Reproduce the full forum thread below about lr_find and shuffled learning rates, word for word.

### Provided passage
..........

Behavior of lr_find - Shuffling LRs

Hey there,

I’ve read and experimented quite a lot about this lr_find() method, and I’m now trying to write it from scratch in Keras.
There’s one thing that escapes me. We are basically doing this:

  • for each minibatch, use an exponentially increasing LR (starting from a low value to a high value)
  • save the loss for that minibatch, store the tuple (LR, loss)
  • plot all the saved tuples computed by going through all minibatches in one training epoch.

Now, I’ve tried shuffling the training set before calling lr_find, and the results are basically the same, but if I shuffle LRs (instead of increasing it exponentially I’m just using a random one), and the results are a lot worse (almost “random”).

Is the learn.sched.plot() basically just reflecting the loss function’s topology? Does it really convey a strong message about the “right” LR to start with?

I hope my question is clear!

1 Like

Shuffling the learning rates doesn’t make any sense to me. What the paper describes, and fastai implements, is gradually increasing them.

..........

### Record extracts

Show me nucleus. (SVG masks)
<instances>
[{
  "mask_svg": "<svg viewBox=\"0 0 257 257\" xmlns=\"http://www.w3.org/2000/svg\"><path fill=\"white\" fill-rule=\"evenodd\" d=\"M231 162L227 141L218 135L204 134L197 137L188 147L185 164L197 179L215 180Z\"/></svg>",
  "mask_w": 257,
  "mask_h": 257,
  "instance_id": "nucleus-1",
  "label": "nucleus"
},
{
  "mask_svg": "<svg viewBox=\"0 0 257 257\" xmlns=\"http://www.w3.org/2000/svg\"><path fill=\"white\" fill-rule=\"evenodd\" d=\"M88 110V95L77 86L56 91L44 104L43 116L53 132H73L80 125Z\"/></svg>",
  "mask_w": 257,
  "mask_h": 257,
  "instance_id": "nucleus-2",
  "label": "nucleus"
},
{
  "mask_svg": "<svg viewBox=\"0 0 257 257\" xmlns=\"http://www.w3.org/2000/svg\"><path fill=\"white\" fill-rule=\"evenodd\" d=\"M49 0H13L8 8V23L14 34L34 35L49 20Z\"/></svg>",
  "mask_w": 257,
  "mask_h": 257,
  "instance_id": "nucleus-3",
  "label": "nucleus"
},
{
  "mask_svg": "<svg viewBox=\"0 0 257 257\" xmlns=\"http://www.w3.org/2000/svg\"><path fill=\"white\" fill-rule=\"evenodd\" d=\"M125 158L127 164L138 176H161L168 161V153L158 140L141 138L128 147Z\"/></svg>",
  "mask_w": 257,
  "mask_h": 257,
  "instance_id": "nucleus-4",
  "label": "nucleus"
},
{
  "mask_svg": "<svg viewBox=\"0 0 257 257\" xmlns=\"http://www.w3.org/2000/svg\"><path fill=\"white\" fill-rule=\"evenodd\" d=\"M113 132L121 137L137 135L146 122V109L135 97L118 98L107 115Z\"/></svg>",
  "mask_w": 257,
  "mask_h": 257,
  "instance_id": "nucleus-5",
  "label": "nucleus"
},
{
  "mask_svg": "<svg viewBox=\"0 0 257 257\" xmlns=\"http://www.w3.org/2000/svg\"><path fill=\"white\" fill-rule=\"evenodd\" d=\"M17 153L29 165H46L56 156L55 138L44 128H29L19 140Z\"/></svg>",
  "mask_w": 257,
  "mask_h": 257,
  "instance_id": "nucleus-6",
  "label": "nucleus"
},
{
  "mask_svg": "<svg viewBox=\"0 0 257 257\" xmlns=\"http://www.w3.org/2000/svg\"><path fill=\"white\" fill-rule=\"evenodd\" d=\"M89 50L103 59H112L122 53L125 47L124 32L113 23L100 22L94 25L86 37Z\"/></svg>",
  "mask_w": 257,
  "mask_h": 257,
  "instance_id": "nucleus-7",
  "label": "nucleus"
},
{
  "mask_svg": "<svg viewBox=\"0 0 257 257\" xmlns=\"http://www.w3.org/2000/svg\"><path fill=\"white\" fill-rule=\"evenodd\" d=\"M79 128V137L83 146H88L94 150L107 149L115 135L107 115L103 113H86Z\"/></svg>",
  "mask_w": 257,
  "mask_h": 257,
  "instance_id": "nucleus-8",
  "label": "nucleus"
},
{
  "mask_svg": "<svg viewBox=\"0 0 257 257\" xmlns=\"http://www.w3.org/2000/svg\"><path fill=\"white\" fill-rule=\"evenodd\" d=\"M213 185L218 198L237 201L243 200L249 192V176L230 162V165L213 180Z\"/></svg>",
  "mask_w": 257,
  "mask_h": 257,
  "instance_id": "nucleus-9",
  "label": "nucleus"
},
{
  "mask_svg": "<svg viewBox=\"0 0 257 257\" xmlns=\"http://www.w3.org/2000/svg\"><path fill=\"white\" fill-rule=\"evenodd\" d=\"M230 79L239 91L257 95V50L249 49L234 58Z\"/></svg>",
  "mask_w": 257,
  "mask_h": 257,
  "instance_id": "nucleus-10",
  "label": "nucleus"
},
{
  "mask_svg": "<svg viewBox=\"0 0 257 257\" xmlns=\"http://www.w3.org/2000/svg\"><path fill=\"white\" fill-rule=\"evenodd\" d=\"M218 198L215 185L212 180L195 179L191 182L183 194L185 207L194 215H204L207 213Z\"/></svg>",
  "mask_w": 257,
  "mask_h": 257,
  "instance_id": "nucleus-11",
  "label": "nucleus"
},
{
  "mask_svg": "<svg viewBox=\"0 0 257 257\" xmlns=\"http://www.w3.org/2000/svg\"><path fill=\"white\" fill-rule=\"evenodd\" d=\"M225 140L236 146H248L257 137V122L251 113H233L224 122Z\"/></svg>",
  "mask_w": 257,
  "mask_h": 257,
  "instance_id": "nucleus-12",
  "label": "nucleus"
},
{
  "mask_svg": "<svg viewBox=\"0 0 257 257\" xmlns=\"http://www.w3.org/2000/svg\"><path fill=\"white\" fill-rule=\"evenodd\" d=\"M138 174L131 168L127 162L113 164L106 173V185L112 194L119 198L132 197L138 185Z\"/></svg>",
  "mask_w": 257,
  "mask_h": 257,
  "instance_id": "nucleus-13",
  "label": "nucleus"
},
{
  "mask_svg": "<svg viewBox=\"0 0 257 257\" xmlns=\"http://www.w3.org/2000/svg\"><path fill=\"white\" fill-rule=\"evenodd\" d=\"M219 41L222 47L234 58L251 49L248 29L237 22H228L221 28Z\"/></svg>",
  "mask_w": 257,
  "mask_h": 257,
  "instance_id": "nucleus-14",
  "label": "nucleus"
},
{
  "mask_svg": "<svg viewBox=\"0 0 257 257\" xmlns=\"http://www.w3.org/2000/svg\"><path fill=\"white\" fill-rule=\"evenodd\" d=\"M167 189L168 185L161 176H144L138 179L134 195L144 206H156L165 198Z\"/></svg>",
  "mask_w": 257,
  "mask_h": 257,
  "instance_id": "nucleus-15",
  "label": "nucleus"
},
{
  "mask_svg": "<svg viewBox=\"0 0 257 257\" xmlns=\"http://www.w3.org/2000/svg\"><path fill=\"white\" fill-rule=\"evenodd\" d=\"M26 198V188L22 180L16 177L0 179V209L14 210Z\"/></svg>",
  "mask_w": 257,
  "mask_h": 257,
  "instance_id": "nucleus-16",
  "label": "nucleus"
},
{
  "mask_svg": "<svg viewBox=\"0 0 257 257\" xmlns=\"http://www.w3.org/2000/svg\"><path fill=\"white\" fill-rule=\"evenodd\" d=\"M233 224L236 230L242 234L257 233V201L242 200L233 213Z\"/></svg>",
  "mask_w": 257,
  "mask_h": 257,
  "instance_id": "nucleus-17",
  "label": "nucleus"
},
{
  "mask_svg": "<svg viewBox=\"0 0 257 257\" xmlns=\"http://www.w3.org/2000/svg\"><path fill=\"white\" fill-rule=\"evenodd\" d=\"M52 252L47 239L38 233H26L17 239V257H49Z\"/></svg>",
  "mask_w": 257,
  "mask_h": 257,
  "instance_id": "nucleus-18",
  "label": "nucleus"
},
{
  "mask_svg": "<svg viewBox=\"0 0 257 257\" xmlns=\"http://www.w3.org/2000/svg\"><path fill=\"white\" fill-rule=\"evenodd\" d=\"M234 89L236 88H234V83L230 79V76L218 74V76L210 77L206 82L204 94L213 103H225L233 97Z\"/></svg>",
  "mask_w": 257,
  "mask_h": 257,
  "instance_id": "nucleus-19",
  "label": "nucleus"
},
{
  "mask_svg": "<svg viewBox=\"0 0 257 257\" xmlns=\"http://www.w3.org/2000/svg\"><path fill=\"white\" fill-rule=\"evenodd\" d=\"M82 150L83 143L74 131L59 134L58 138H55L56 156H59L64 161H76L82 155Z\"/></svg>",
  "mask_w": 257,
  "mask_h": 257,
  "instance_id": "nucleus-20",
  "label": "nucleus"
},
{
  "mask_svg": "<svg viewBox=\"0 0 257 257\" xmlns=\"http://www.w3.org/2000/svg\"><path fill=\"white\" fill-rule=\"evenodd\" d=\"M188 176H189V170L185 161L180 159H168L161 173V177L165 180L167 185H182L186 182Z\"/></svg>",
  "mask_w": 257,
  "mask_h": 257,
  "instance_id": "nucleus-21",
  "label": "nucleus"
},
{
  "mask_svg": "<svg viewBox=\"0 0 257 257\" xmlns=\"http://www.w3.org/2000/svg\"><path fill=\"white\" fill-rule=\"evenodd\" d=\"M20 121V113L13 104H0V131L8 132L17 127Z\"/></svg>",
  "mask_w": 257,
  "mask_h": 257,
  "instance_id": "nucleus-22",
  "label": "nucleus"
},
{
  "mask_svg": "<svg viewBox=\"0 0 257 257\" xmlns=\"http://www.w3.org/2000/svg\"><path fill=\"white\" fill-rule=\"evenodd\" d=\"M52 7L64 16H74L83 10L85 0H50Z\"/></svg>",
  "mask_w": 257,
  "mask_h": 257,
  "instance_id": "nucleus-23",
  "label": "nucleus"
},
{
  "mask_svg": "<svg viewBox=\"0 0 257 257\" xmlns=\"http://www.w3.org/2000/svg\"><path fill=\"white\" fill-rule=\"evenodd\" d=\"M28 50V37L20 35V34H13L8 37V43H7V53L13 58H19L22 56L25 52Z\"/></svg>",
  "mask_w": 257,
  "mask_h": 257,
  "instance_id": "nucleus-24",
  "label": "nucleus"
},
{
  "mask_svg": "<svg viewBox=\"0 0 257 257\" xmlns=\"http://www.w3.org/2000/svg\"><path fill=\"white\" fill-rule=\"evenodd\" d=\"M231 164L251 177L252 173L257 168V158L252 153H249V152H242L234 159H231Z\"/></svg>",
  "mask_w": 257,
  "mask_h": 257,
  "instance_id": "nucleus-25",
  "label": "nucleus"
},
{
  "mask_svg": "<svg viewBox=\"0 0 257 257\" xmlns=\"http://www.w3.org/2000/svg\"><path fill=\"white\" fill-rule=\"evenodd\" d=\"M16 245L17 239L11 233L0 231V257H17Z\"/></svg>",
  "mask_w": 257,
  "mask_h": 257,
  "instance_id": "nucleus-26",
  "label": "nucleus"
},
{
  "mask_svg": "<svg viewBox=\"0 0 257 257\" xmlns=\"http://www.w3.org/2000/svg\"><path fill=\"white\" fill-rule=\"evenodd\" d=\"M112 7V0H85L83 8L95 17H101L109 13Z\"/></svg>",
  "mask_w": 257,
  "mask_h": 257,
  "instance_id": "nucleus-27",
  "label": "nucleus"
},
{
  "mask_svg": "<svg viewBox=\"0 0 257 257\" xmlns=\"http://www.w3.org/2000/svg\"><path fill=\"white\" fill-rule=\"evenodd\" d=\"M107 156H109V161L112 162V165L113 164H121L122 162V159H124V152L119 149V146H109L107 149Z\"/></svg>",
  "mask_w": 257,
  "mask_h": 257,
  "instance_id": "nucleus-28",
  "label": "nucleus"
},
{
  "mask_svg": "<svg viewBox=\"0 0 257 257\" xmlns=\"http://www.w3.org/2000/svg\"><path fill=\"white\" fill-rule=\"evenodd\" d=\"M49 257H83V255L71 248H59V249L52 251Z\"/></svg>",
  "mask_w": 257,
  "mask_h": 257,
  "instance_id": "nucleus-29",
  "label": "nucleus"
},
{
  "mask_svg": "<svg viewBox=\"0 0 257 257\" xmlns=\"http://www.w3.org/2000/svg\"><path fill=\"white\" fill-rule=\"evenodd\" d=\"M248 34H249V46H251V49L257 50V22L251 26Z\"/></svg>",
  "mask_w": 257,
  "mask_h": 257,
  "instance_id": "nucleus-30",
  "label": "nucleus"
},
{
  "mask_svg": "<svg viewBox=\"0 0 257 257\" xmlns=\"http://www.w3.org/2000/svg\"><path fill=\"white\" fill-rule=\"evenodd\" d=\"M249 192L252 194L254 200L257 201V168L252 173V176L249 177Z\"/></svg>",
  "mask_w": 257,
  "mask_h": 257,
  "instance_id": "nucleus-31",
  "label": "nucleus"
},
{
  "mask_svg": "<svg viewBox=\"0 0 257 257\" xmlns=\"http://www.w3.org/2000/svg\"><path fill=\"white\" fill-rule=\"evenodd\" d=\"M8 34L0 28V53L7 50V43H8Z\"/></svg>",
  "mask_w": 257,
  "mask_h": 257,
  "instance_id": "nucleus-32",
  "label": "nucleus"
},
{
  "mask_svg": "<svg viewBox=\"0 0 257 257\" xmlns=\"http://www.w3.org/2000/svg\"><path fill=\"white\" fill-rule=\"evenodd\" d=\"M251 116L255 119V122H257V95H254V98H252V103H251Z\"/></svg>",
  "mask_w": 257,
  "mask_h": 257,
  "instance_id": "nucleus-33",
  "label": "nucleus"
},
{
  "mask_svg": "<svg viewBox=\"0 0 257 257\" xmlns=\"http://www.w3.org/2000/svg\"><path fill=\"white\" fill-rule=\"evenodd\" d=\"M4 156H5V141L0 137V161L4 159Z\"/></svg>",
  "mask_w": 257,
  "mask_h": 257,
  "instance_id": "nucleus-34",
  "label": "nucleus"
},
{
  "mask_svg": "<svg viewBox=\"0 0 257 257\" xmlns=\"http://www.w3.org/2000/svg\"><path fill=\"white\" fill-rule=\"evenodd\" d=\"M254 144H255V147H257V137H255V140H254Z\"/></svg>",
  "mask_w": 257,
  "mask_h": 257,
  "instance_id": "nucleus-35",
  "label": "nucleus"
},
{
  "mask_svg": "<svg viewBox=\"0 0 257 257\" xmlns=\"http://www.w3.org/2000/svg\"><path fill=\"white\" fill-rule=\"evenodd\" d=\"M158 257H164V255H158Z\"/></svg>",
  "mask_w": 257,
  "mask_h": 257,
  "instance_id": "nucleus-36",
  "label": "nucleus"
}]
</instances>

..........

### Reply to the exercise
Behavior of lr_find - Shuffling LRs

Hey there,

I’ve read and experimented quite a lot about this lr_find() method, and I’m now trying to write it from scratch in Keras.
There’s one thing that escapes me. We are basically doing this:

  • for each minibatch, use an exponentially increasing LR (starting from a low value to a high value)
  • save the loss for that minibatch, store the tuple (LR, loss)
  • plot all the saved tuples computed by going through all minibatches in one training epoch.

Now, I’ve tried shuffling the training set before calling lr_find, and the results are basically the same, but if I shuffle LRs (instead of increasing it exponentially I’m just using a random one), and the results are a lot worse (almost “random”).

Is the learn.sched.plot() basically just reflecting the loss function’s topology? Does it really convey a strong message about the “right” LR to start with?

I hope my question is clear!

1 Like

Shuffling the learning rates doesn’t make any sense to me. What the paper describes, and fastai implements, is gradually increasing them.